Berlin (taz) - Dortmunds Sozialdemokraten bleiben sich und unrühmlichen Passagen ihrer Weimarer Geschichte treu. Mit den Worten: „Ein Staat muß auch mit seinen negativen Seiten leben können“ begründet Bezirksvorsteher Hermann König (SPD) die Entscheidung seiner Fraktion, heute nachmittag in der Bezirksvertretung den Beschluß zur Umbenennung der „Reichswehrstraße“ zurückzunehmen.

Im Herbst hatte das Stadtteilparlament auf Initiative der Grünen beschlossen, die Straße künftig nach dem 1987 verstorbenen Dortmunder Deserteur Alfons Spielhoff zu nennen.

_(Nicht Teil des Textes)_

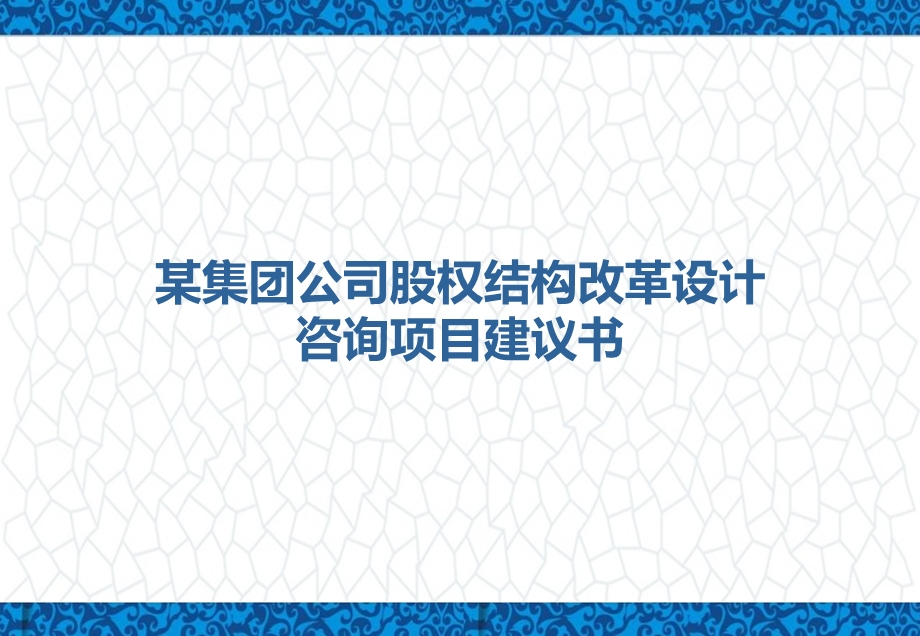 某集团公司股权结构改革设计
咨询项目建议书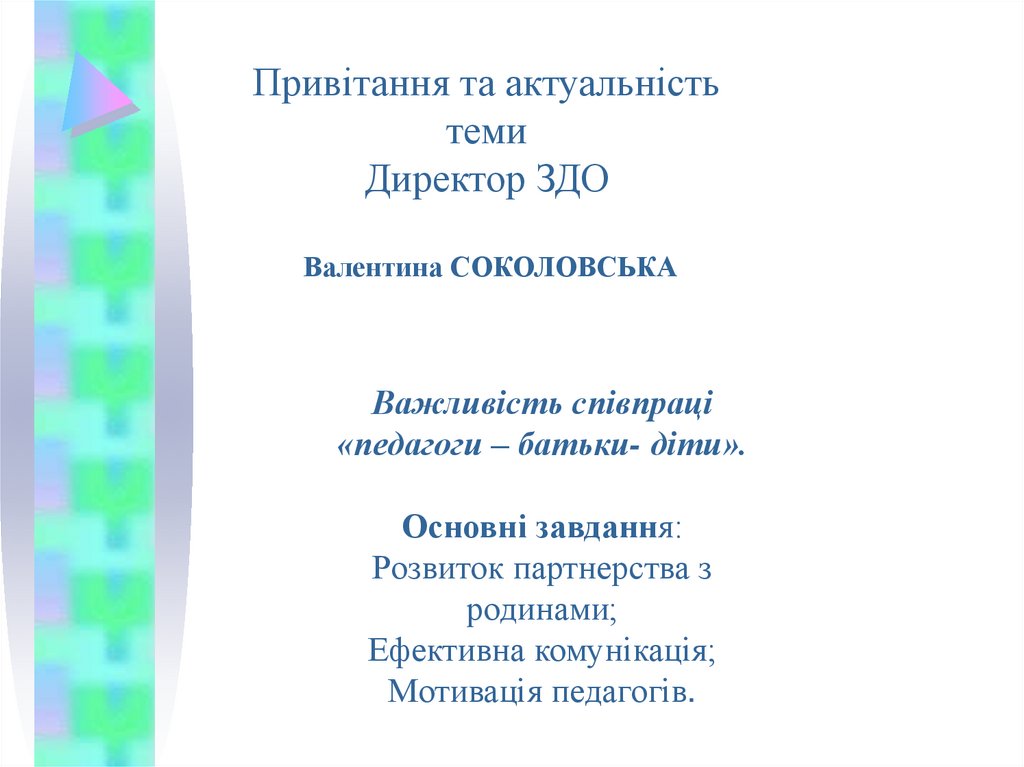 Привітання та актуальність теми
Директор ЗДО

Валентина СОКОЛОВСЬКА

Важливість співпраці «педагоги – батьки- діти».

Основні завдання:
Розвиток партнерства з родинами;
Ефективна комунікація;
Мотивація педагогів.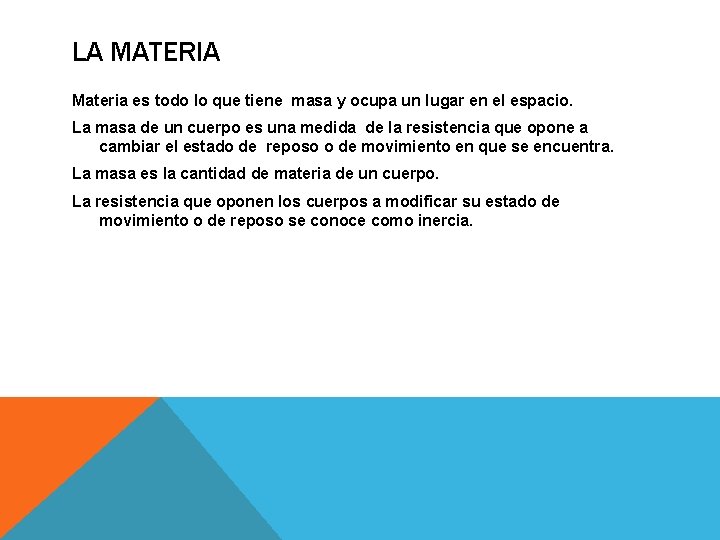 LA MATERIA

Materia es todo lo que tiene masa y ocupa un lugar en el espacio.

La masa de un cuerpo es una medida de la resistencia que opone a cambiar el estado de reposo o de movimiento en que se encuentra.

La masa es la cantidad de materia de un cuerpo.

La resistencia que oponen los cuerpos a modificar su estado de movimiento o de reposo se conoce como inercia.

Damals war man sich einig, den Nazi-Gegner und Mitbegründer der Humanistischen Union - er war 1944 aus der Wehrmacht desertiert - stellvertretend für Gegner und Opfer des Militarismus zu ehren. Doch die für Dortmund ungewöhnliche rot-grüne Koalition hatte die Rechnung ohne die CDU gemacht. Sie wollte die historische Schmach zugunsten der „Feiglinge, Vaterlandsverräter und Kameradenschweine“ nicht hinnehmen. Also schwärmten die christlichen Kämpfer aus in die Reichswehrstraße. Deren etwa 400 AnwohnerInnen hatten Wochen zuvor eine aufklärende Broschüre der Grünen offenbar direkt vom Briefkasten in den Mülleimer befördert. Über die Reichswehr, „das kleine Heer der Weimarer Republik“ (CDU), erfuhren die Heimgesuchten von der CDU nichts. Dafür umso mehr über die Kosten der Straßenumbenennung. Mit der freien Erfindung, die neuen Straßenschilder würden jeden Haushalt 500 bis 700 Mark kosten, gingen die Konservativen hausieren. Ergebnis der „Umfrage“ unter 100 Menschen: 87 Prozent waren gegen eine Straßenumbenennung. Da brach er sich endlich Bahn, der „Bürgerwille“, der den Sozialdemokraten prinzipiell, zehn Monate vor der Kommunalwahl aber besonders heilig ist. „Wir werden einen Deubel tun und gegen die absolute Mehrheit handeln“, sagt Hermann König, auch wenn er genau weiß, daß diese „Mehrheit mit unlauteren Mitteln zustande gekommen ist“. Hatte es wochenlanger Überzeugungsarbeit der Grünen bedurft, bevor die SPD sich mit dem Gedanken der Straßenumbennung anfreunden konnte, so kann es ihr jetzt nicht schnell genug gehen, „die Kuh vom Eis zu ziehen“. Ohne das Ende der offiziellen Einspruchsfrist abzuwarten wird die Partei heute mit den Stimmen der CDU die Straßenumbenennung widerrufen. „Wir müssen den Bürger beruhigen, danach kann man immer noch ein Seminar über die Reichswehr machen“, sagt Genosse König abschließend. Bei „passender Gelegenheit“ werde man auf den Deserteur Spielhoff zurückkommen.